Backed with $117 million from investors including Menlo Ventures, Munchery first expanded into Seattle, then New York, and last May into Southern California.
Local service – which starts Tuesday in select neighborhoods in Sacramento, Fair Oaks, Orangevale, Carmichael, Rancho Cordova and Folsom – is the first expansion since then. The food for the Sacramento-area dinners-only operation will be prepared in South San Francisco and transported here in refrigerated trucks.
Local staff then will make deliveries to people who have made orders – through a mobile app or on the company’s website, munchery.com – before 10 a.m. that day.
One drawback of the new operation: deliveries will be made during two-hour windows – 3 to 5 p.m. or 4 to 6 p.m.. Not exactly ideal for working couples who may not be home at those times.
Tran’s imperfect solution is an option to drop off food in coolers left out by customers.

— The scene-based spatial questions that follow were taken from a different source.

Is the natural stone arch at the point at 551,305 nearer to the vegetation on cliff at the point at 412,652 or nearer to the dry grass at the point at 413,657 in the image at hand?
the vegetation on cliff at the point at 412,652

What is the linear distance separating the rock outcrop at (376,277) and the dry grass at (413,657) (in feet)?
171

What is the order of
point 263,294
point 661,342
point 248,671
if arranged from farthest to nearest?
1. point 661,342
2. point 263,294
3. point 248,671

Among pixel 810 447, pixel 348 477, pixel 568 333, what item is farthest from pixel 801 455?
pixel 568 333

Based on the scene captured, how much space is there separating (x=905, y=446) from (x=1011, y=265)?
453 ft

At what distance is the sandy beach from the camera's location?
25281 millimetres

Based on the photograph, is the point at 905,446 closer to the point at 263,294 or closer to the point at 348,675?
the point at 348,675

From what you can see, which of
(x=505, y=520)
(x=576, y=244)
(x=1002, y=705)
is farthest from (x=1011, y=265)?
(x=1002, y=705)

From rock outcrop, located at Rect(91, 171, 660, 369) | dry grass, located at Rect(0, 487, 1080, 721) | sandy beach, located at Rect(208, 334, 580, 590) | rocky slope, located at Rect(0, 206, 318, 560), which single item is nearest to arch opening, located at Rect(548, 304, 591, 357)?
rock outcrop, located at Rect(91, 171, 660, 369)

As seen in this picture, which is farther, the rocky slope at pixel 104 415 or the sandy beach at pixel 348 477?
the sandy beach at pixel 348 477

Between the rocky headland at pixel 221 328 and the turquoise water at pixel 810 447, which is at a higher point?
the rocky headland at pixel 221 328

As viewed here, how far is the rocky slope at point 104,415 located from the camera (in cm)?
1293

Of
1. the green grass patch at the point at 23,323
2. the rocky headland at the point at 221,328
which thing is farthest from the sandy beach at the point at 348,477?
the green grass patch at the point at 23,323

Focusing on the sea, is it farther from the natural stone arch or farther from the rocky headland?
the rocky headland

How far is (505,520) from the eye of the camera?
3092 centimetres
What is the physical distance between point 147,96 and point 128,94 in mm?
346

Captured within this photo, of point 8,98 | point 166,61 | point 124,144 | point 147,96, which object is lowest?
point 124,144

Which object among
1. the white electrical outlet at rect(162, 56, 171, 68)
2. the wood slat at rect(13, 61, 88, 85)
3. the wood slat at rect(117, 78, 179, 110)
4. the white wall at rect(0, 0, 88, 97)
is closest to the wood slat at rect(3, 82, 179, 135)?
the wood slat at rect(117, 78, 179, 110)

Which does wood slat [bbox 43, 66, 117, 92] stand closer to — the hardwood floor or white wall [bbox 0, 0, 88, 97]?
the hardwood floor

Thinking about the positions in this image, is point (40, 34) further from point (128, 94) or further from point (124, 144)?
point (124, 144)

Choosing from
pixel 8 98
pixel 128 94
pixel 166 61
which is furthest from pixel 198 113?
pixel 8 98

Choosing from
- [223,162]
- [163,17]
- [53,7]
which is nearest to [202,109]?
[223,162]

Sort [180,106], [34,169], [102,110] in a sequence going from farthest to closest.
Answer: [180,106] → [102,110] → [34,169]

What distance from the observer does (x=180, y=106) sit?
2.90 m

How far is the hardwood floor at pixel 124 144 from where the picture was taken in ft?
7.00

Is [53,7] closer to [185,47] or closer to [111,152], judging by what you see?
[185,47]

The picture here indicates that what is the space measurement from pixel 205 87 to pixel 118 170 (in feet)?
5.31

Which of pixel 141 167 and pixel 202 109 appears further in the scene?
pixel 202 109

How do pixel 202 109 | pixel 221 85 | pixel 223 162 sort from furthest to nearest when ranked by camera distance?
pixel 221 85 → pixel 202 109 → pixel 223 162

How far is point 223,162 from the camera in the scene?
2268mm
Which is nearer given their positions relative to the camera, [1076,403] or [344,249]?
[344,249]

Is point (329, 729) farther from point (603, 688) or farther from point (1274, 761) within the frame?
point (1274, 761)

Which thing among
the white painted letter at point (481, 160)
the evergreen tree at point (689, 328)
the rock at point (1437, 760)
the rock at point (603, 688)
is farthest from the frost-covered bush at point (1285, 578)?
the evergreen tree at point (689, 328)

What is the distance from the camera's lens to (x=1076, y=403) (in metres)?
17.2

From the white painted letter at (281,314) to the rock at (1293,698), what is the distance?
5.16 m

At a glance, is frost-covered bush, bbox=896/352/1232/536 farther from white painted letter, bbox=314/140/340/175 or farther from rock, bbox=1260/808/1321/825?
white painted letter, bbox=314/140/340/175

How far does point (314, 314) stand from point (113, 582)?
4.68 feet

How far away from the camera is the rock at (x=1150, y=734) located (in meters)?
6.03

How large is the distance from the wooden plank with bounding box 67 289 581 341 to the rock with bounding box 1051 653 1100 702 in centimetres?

There also are some added charges for the service. After a free 30-day trial, customers need to pay a membership fee of $8.95 a month or $85 for a year. And the company charges a $2.95 delivery fee on every order.
But Tran said the prices still are low enough to meet the company mission of making “real food accessible to everyone anywhere.”
For example, he said Munchery sells a chicken pesto pasta dish for $7.95.
“If you were to go to your neighborhood Italian restaurant, it would cost $14 or $15,” he said.
Or, he said, the company offers a char-grilled Atlantic salmon dish for about $10.
“That’s ridiculous,” he said of the price, adding that the company keeps costs down by controlling virtually every step of the food delivery system, from procurement of raw ingredients, to cooking and shipping.
“That,” he said of the firm’s vertical integration, “is the power of Munchery.”